---------- EXERCISE INPUTS

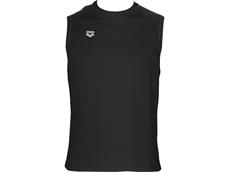 Arena Sports Apparel Herren Gym Sleeveless Tee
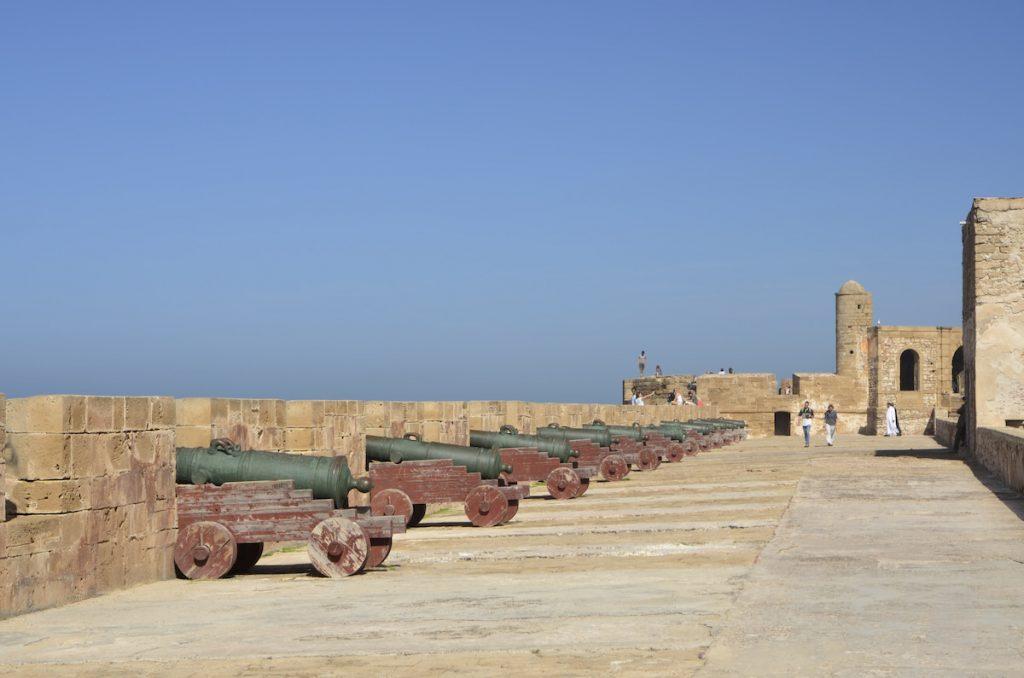Marocco Essaouira  Adventour - Viaggi su misura verso Marocco, India, Sudafrica, Botswana, Costa Rica.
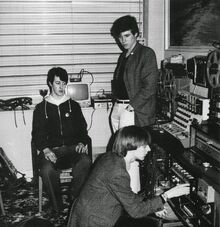 Vice Versa in studio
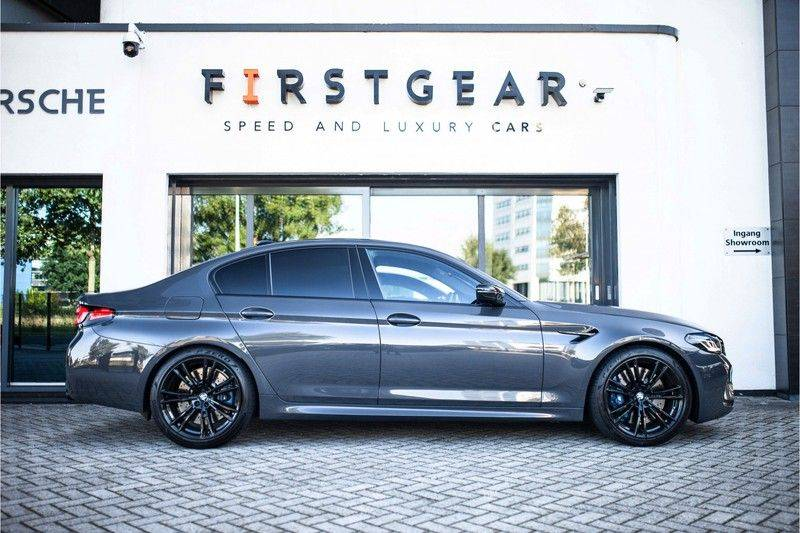 BMW 5 Serie M5 Competition *M Sportuitlaat / Laserlight / Harman/Kardon / ACC* afbeelding 3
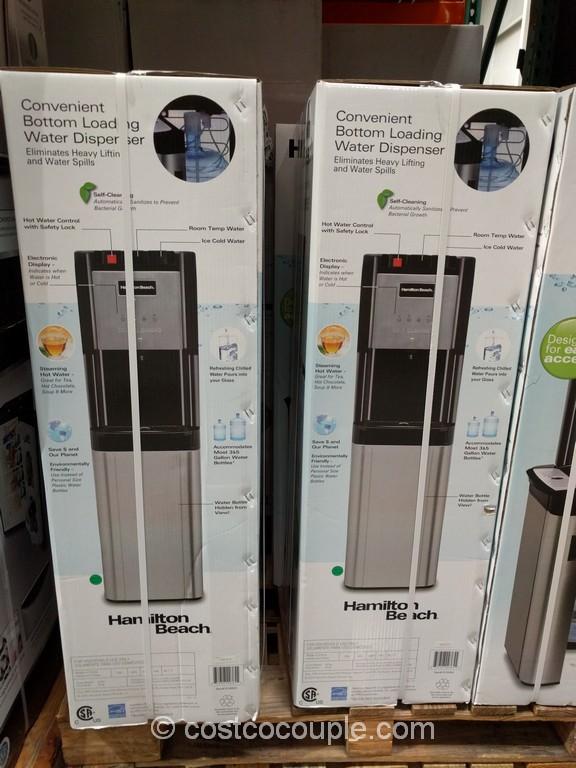 Hamilton Beach Water Cooler Costco 2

--------------------

### WHAT IS BEING ASKED
Quote, word for word and nothing more, every line from the line with "BMW 5 Serie" to the end of the entries, including both ends; skip any pictures.

### TASK ANSWER
 BMW 5 Serie M5 Competition *M Sportuitlaat / Laserlight / Harman/Kardon / ACC* afbeelding 3
 Hamilton Beach Water Cooler Costco 2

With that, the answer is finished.